Escape rooms are becoming more and more popular, and have found themselves bundled into tabletop games such as Unlock, which we’ve reviewed before now and really enjoyed. So when the chance popped up to take a look at Escape Tales: The Awakening we jumped at it. An escape room-style game but with a stronger storyline? Sounds good to me.
And, as it turns out, it was good. Really good. Unlike when playing Unlock, when I always insist on having some help to help me hit the time limit and figure out the puzzles, I approached Escape Tales as a single player game. With no time limit my thinking was I could take my time solving the puzzles, I could think and explore a little more, and if needs be I could take a break and come back another day; there’s a useful save mechanic built into the game after all. I wanted this to be a little escapism (pardon the pun) from real life, a chance for me to zone out from everything and just engross myself in this story of a guy whose daughter becomes very ill, and so delves into some powerful dark magic to try and save her. The premise of the story hooked me pretty quickly, and as time went on that didn’t ease off at all; I struggled to stop mid-game because I just wanted to know what was coming.
The narrative of the game is delivered via a choose-your-own-adventure style book, which contains numerous paragraphs in a random order that you’ll flick around when instructed. If you’ve ever played Stuffed Fables or This War of Mine you’ll have an idea what this looks like. Each location has a pair of cards that make up a searchable area, with the book telling you how many search tokens you get. Looking in the right place is important for finding the various items or information you need, and whenever you pick an area to look at the map card tells you which paragraph to read. It’s a very effective solution, mixing up play styles from escape games like Unlock, and searching ideas from something like T.I.M.E. Stories, and lets you really think about where you’re looking so as to not need to fall back on the aptly named Doom deck.
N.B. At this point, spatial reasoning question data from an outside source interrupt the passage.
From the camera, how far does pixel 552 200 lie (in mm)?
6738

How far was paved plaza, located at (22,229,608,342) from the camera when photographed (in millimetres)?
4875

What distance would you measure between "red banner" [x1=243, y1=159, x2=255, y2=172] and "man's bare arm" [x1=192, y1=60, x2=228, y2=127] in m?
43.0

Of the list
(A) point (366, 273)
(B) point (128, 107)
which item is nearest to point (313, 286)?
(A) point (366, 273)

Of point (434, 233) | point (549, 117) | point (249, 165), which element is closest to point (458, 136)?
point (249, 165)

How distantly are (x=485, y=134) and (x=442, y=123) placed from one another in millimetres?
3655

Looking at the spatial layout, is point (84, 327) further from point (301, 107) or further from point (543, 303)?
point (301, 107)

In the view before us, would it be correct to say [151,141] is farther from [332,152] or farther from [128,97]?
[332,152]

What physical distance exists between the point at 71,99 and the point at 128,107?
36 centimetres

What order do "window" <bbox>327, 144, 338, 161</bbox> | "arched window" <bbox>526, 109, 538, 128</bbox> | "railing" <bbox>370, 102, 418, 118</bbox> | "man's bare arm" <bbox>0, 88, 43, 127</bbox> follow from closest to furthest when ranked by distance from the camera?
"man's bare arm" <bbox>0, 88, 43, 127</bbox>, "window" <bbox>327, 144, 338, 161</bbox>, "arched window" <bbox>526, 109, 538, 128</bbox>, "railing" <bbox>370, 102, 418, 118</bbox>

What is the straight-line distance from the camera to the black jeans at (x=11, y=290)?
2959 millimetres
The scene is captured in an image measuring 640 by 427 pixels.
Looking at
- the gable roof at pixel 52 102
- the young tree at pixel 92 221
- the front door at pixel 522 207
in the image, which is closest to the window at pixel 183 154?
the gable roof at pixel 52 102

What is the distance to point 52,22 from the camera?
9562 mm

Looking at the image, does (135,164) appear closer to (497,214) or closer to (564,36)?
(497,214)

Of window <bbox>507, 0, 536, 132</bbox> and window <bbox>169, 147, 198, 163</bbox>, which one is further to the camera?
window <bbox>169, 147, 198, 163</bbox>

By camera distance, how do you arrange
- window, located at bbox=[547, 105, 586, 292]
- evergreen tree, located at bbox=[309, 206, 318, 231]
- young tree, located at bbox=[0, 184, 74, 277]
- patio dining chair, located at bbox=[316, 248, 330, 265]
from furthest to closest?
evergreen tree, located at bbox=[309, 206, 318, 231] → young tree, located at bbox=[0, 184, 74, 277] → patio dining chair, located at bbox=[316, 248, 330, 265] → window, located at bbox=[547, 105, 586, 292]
These cards can be picked up if you’ve used all of your action tokens but still need to search around more. Maybe you’re missing a clue to a puzzle, or need another item that you haven’t found yet. These cards are really mixed in their outcomes. Some just tell you to grab a few more tokens and keep searching, others might have huge implications for your progress in the game. I won’t say too much because it might ruin the way they make you feel if you play this, but the name isn’t over the top – you’ll very soon want to start going straight for the right places without having to pick them up.
The puzzles themselves were very decent, and while I had to use a few hints along the way using the web-based game accompaniment they never felt unfair. Tenuous at times maybe, but always within reach of getting it without needing the clues. Maybe if I had a 2nd pair of eyes I might have been able to get some of them a little quicker, but that was all part of me trying it alone. The lack of time limit helped hugely, and while the storyline lent itself very nicely to having a time limit in place to get the dad done and dusted in time to hopefully help his daughter, the length of the game wouldn’t have worked with a timer. There’s too much to explore, too much content to rush through, and the developers made the right call with leaving that out in my mind.
As you might expect from an escape room style game, there’s almost no replay value here at all. That’s not a problem at all if you know that when you buy it, and being easy to re-sort and re-package you could easily sell it or pass it on to a friend when you’re done, but if you think the numerous possible endings might make you want to play it through several times from start to finish, you might find yourself going off that idea quite soon. I’m happy with the decision I made, and while I’m intrigued what else might’ve happened, I’m not sure I feel the need to do the same puzzles over again for a few hours just to see a different paragraph at the end.
But would I recommend it? Definitely. I imagine it’ll work really well as a 2 player game as well – any more than that might get a little crowded around the board and clues – but even as a solo experience it’s wonderful. A gripping story, well delivered puzzles and a nicely thought out way to actually keep track of what’s going on in the game. If you like this sort of thing, you’ll want this.